After service creation completes for the Target service, you can navigate to it using Cluster Manager in the PubSub+ Cloud Console. If required, manually configure the Target service to match your Source service, which includes:

  • Bridge configuration
  • Event mesh configuration (Dynamic Message Routing (DMR) configuration)
  • Distributed tracing configuration
  • Single sign-on (SSO) configuration (OAuth profiles)
  • Event Broker Service SSO (for management access)
  • Install server certificates or any other client certificates other than those used for REST delivery points (RDPs)
  • Configure the service endpoints if required

Deleting the VM-Based Event Broker Service

After you have validated that your client applications operate as expected after the migration, you can delete your VM-based (Source service) event broker service

After you delete the event broker service, it cannot be recovered.

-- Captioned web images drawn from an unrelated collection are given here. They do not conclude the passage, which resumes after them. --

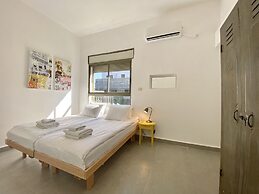 Ness Tsiyona 9 - By Beach Apartments TLV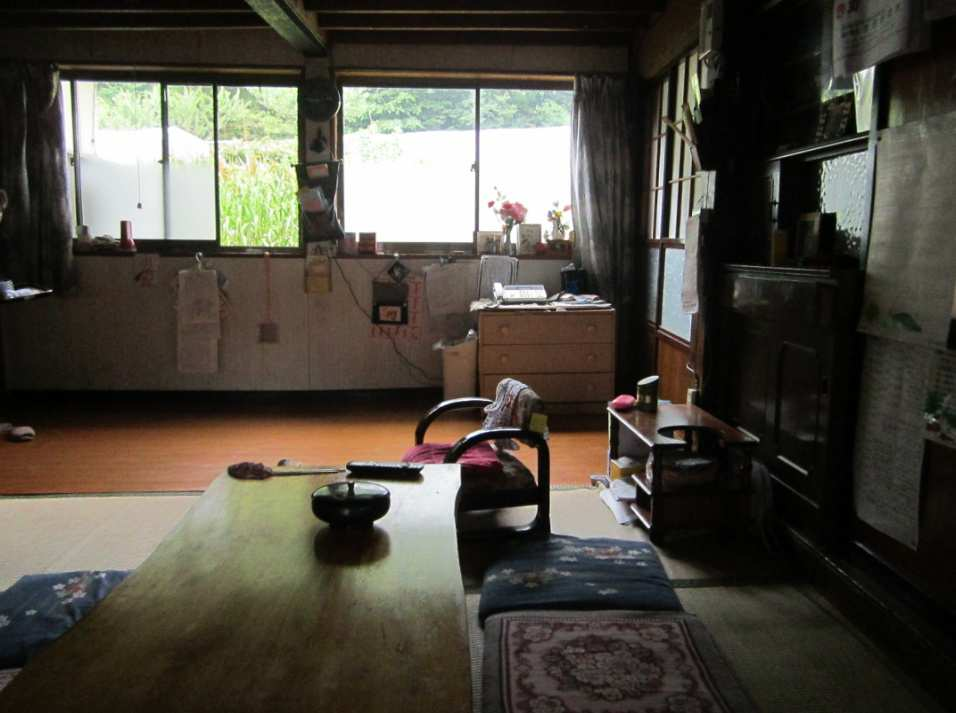 Questo è il punto sul quale si è focalizzata la mia ricerca nell osservare lo spazio domestico di Showa mura, in modo più specifico del distretto di Onogawa, dove la stanza che ho potuto osservare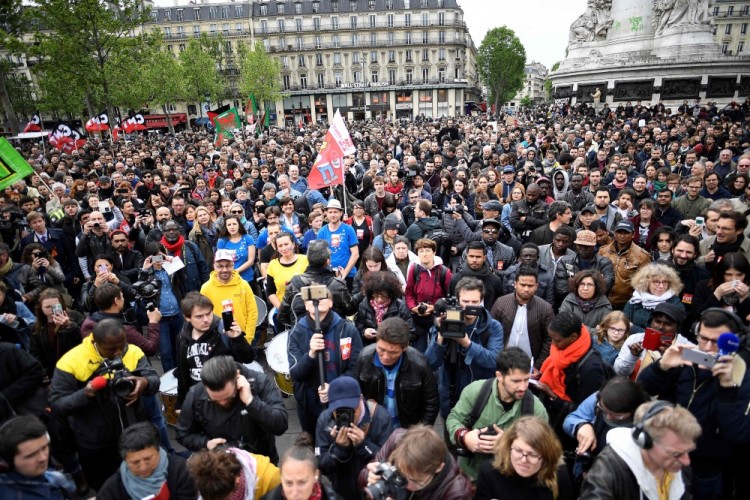 People gather Place de la Republique (Republic Square) during a demonstration called by the collectif "Front Social" and labour unions on May 8, 2017 a day after the French presidential election. / AFP PHOTO / Lionel BONAVENTURE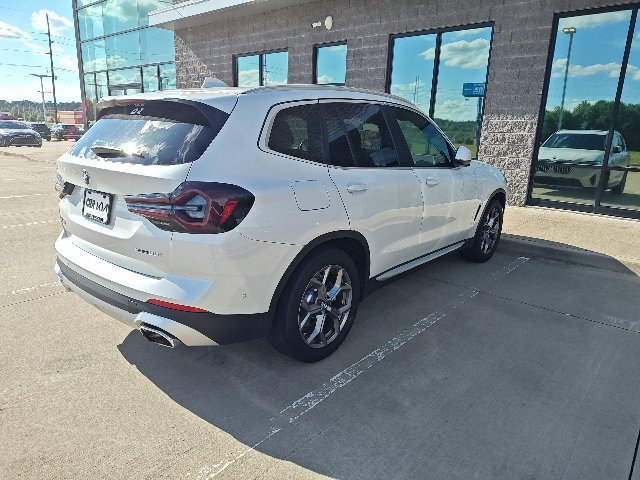 Used 2023 BMW X3 xDrive30i w/ Premium Package AWD/4WD image 3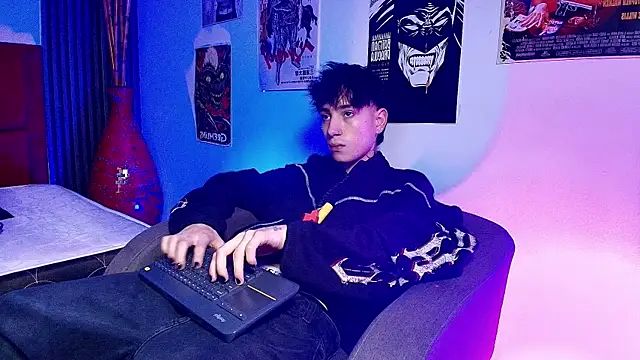 BLAKE___01 webcam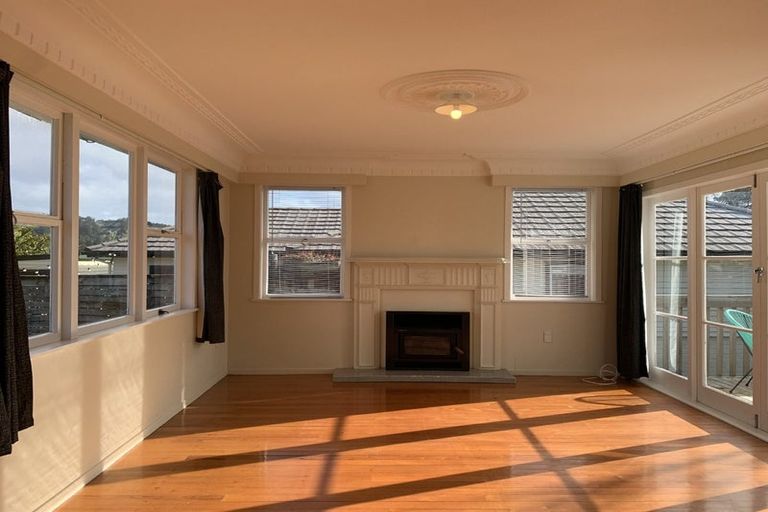 Photo of property in 72 Derwent Crescent, Titirangi, Auckland, 0604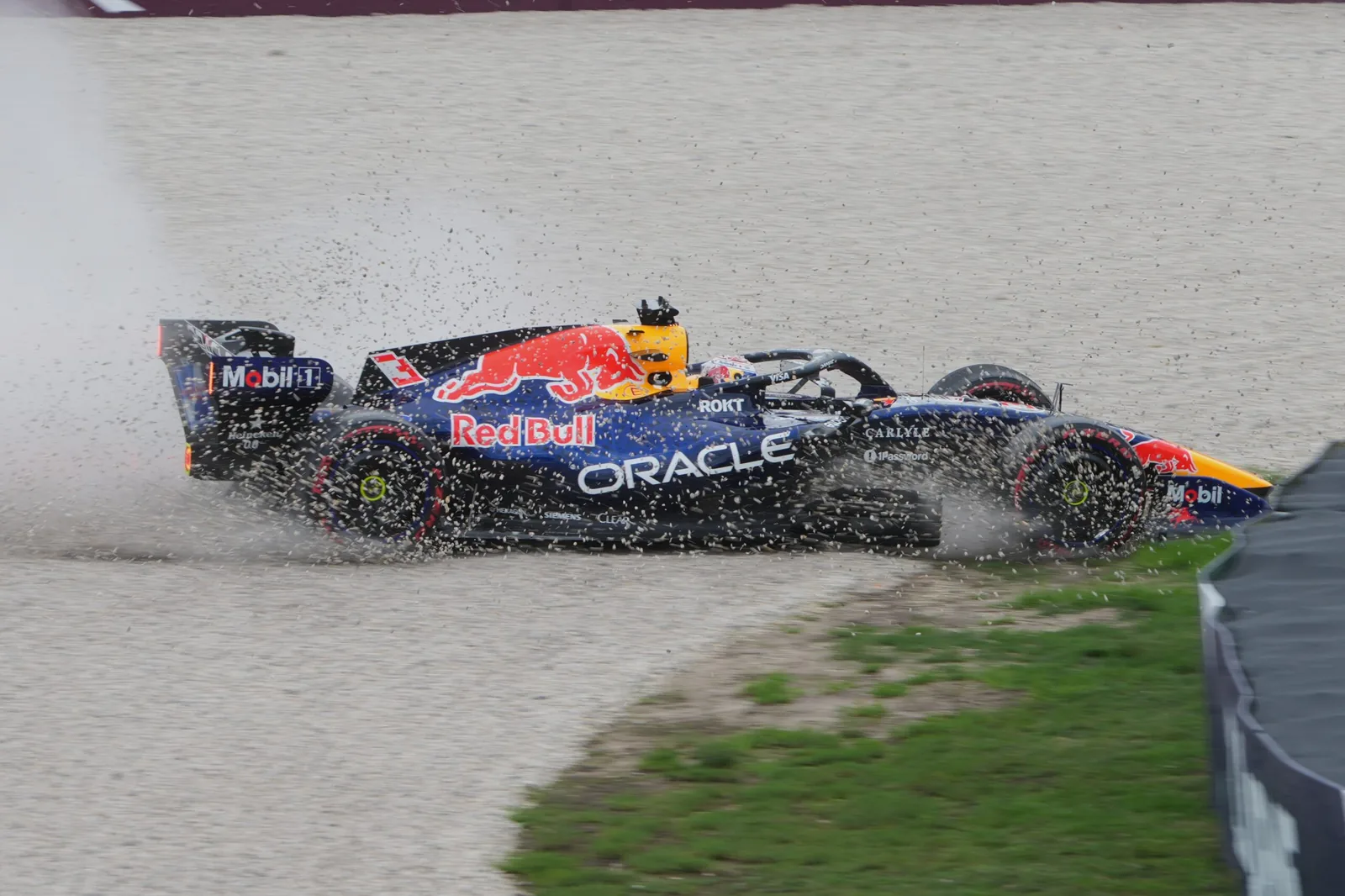 Verstappen was puzzled, software problem seems to be the cause of the crash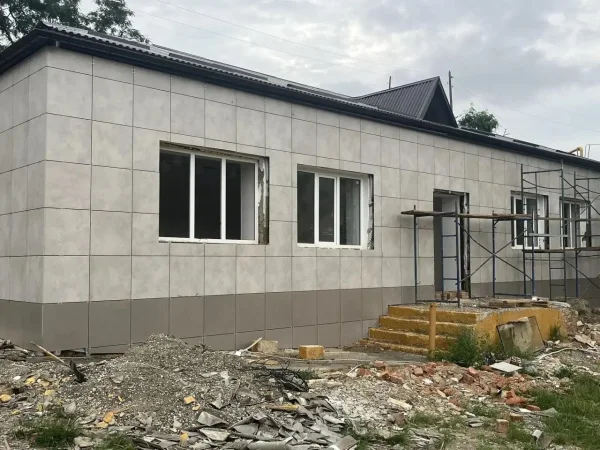 Партийный десант «Единой России» проинспектировал ход капремонта школ в сёлах Буйнакского района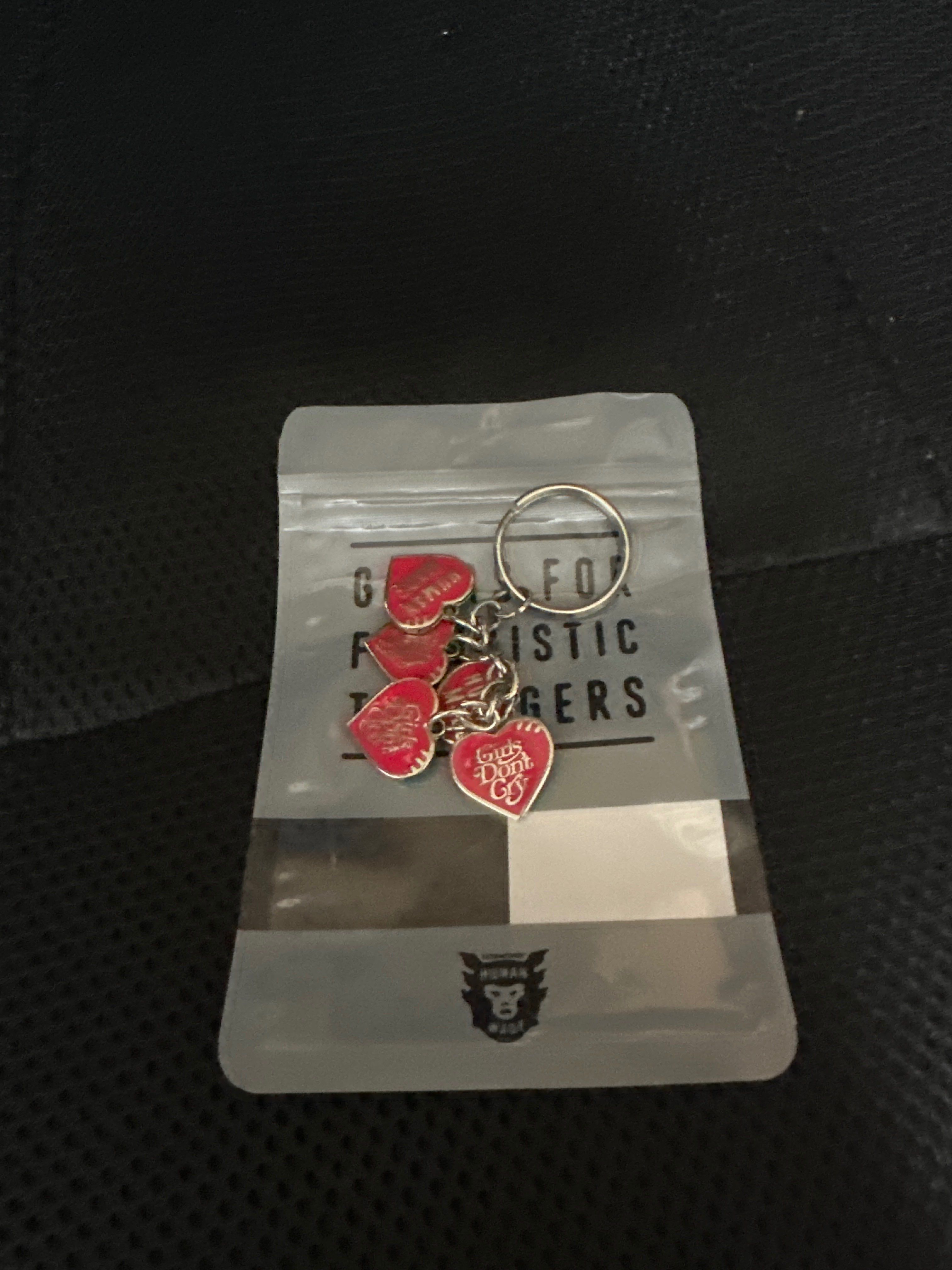 HUMAN MADE Girls Don ’t Cry keychain "Red" / VERDY
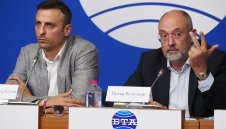 И Петър Величков скочи на Боби Михайлов: Искат да изгонят още 150 клуба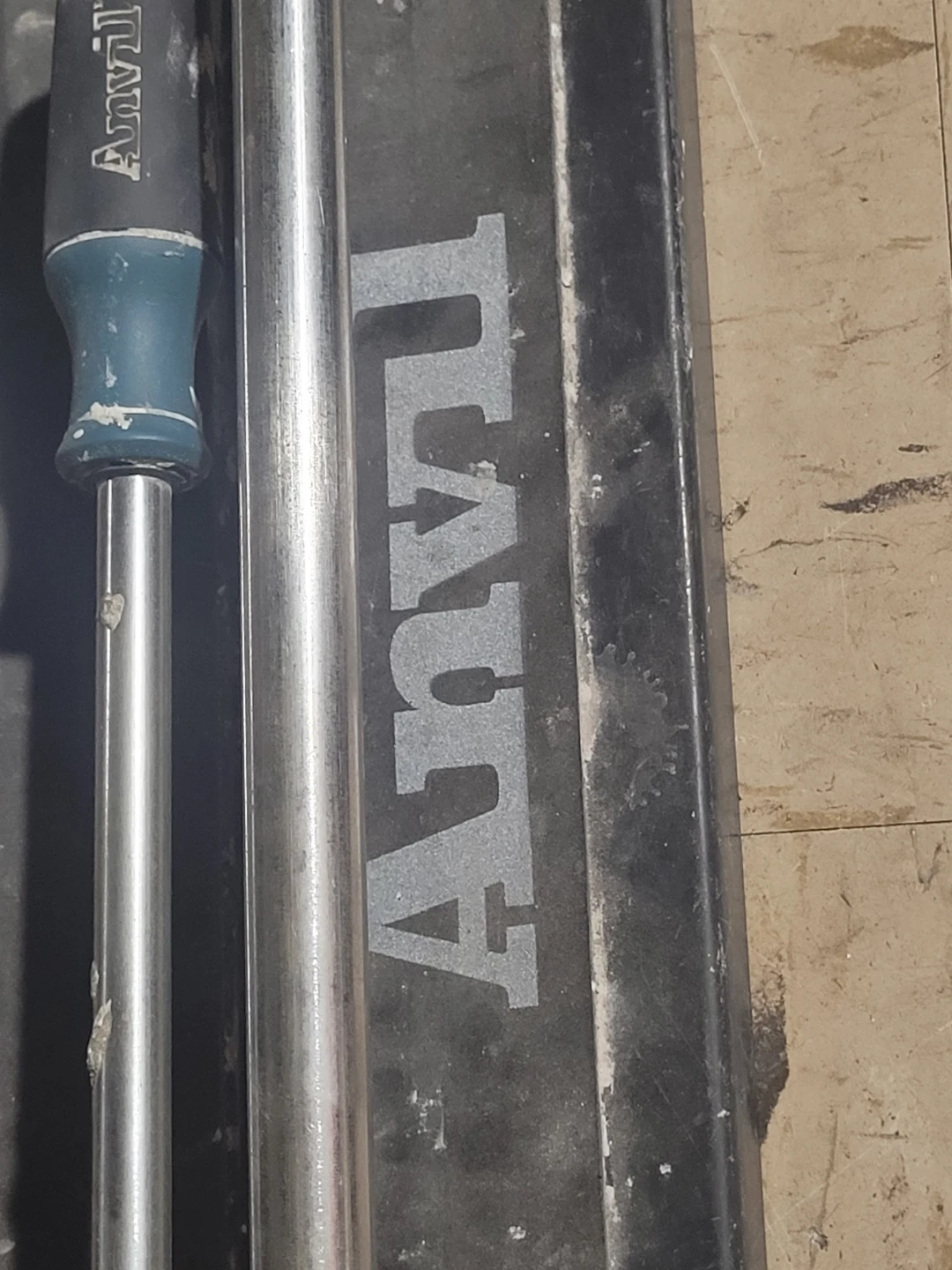 Anvil Tile Cutter - photo 2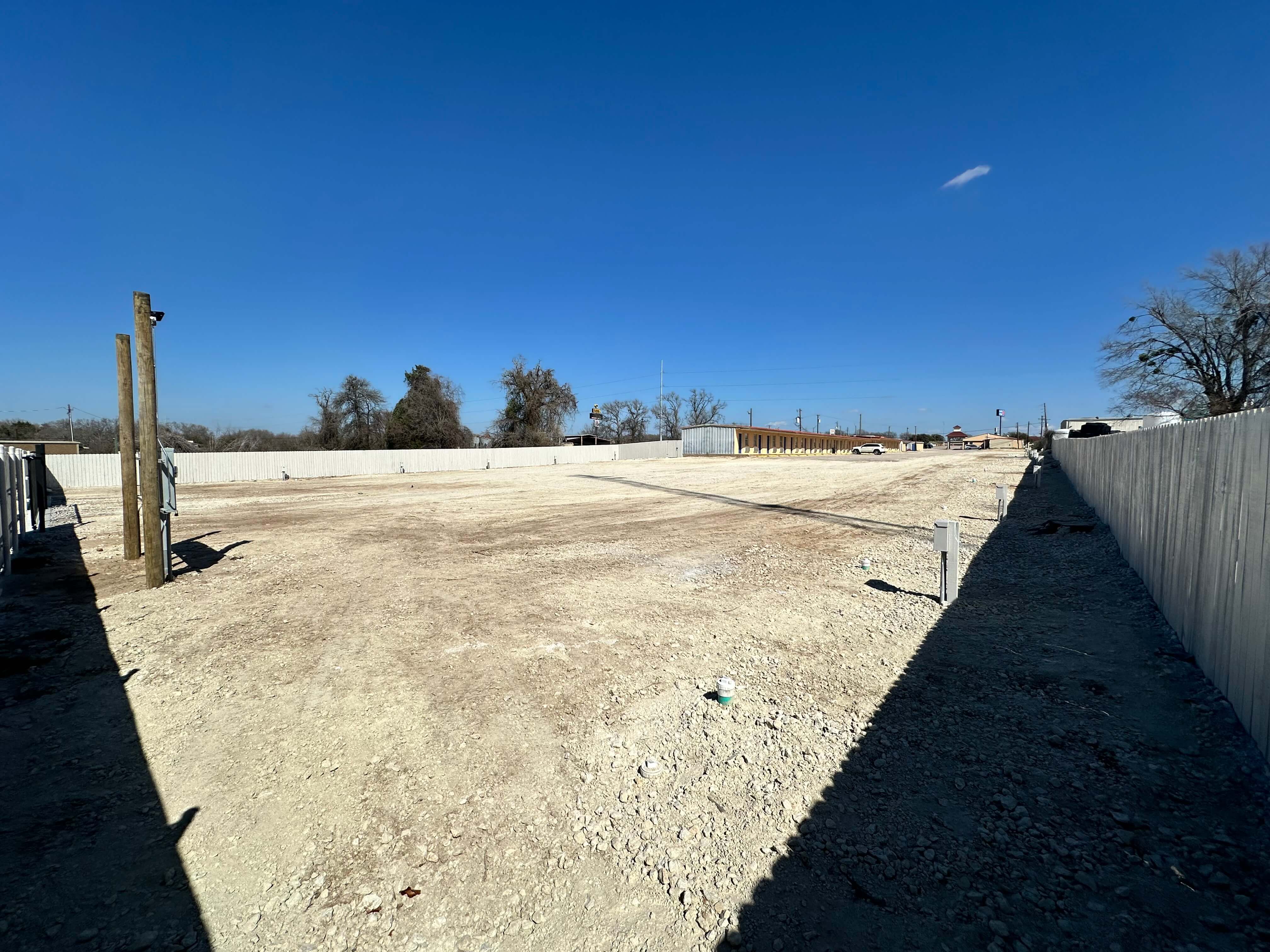 Full hookup RV sites at Apollo Lodge RV Park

  1. In Cluster Manager, on the Services page, select the VM-based event broker service that you want to delete and confirm the following:

    • Select the Status tab and validate that there are no active connections on your VM-based event broker service.

    • Select the Configuration tab and confirm the Deployment Type is VM-Based

  2. Click Manage and disable Deletion Protection if necessary. For more information, see Using Deletion Protection.

  3. Click Service and select the VM-based event broker service that you want to delete.

  4. Click Actions, and then select Delete Service. For more information, see Deleting Event Broker Services.

After a few minutes, your VM-based service is deleted and is no longer accessible.